Nell’arco delle sue 10 puntate “Maniac” sembra perdere forza, per reggersi su un grande impatto visivo senza eccedere in ulteriori cospicue complessità narrative.

Tralasciando il grandissimo cast coinvolto, il grande punto di forza della miniserie Netflix consiste nell’usare la tematica fantascientifica per raccontare i nostri tempi. È il modus operandi tipico del cinema di genere di fantascienza, che negli ultimi anni si è fatto carico delle denuncia sociale. Peccato che nell’arco delle sue 10 puntate “Maniac” sembri perdere forza, per reggersi su un grande impatto visivo senza eccedere in ulteriori cospicue complessità narrative.
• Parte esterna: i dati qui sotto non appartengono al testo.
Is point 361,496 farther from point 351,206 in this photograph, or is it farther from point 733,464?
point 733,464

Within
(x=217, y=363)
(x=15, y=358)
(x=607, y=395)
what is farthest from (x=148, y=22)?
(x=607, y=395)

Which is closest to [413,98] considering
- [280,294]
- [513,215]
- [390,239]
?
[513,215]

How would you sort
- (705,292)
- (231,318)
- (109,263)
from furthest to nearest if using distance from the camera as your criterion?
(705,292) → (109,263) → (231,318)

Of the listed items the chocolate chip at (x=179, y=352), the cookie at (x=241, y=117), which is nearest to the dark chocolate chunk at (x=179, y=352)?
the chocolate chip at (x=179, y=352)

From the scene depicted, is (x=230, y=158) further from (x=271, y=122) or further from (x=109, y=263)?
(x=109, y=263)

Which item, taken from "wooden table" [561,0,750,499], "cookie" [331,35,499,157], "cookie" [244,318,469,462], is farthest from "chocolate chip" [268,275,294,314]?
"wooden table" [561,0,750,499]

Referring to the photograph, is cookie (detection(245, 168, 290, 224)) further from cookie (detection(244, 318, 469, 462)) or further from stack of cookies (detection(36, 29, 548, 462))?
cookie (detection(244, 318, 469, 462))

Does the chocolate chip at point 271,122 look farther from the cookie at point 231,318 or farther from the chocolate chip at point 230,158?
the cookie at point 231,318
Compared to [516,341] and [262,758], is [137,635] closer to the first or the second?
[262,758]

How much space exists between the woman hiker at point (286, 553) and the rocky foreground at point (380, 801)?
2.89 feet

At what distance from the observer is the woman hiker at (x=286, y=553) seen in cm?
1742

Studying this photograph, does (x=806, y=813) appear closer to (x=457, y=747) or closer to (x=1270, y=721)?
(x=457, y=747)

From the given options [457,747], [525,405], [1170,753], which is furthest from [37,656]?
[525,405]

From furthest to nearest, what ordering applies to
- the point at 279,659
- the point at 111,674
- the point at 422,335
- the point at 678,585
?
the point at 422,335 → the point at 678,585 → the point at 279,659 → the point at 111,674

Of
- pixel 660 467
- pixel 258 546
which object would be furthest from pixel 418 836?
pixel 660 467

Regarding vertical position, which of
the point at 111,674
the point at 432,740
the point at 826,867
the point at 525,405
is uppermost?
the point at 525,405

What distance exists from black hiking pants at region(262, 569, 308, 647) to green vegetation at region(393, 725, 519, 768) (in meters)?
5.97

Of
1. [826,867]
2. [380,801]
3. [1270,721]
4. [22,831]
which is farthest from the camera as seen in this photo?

Cary Fukanaga crea una contemporaneità alternativa. I continenti sono sette, c’è una statua dell’Extra-Libertà e dei mini-robot mantengono le strade pulite. Ovviamente il tutto è farcito della retronostalgia che oramai accomuna tutta la produzione seriale americana. Nonostante l’ambientazione a metà tra “Her” di Spike Jonze e “Blade Runner 2046” di Denis Villenueve, il regista prendendo spunto dalla cultura nipponica di anime e manga cyberpunk, dona una nuova verve. Non si tratta certo di una novità, ma il risultato è piacevole e di impatto.

“Maniac” potrebbe rientrare tra quei casi di miniserie limitate apprezzabili sotto ogni punto di vista critico. Purtroppo si mantiene su deboli svolte narrative, o che risultano perlomeno prevedibili. Cary Fukunaga rivolgendosi ad un pubblico ampio come quello di Netflix, parte da buoni propositi registici e di storytelling. Ma dà, forse troppe, riposte affrettate ai quesiti rimasti in sospeso nel corso degli episodi. La questione iniziale sulla capacità di leggere la realtà in un’epoca ipermediata, l’eliminare la fase di dialogo di un’analisi psicologica e le sue possibili ritorsioni sui protagonisti, tendono quasi a dissolversi in favore della questione privata e sentimentale dei due personaggi principali e le vicende del dottor Mantleray (Justin Theroux) e sua madre, la psicologa/guru Greta Mantleray (interpretata da una sempre piacevolissima Sally Field).

Cary Fukunaga rivolgendosi ad un pubblico ampio come quello di Netflix, parte da buoni propositi registici e di storytelling.

La volontà di Cary Fukunaga di complicare e ampliare un soggetto di partenza abbastanza semplice (la serie si ispira ad un’omonima norvegese) con nuovi spunti visivi sensazionalistici, si scontra con soluzioni narrativamente deboli. “Maniac” date le grandi aspettative, in confronto alla media della produzione Netflix può essere considerato un buon prodotto, ma tende a lasciare allo spettatore la sensazione di un suo potenziale audace maggiore non mostrato. La serialità dei dieci episodi non è stata sfruttata abbastanza, vista una narrazione che forse avrebbe trovato più funzionalità in un lungometraggio di tre ore. Giocare con il genere fantascientifico significa addentrarsi in un campo minato, e Cary Fukunaga, dopo il lavoro magistrale svolto con la prima stagione di “True Detective”, è riuscito in parte nell’impresa. Insomma: una grande occasione mancata.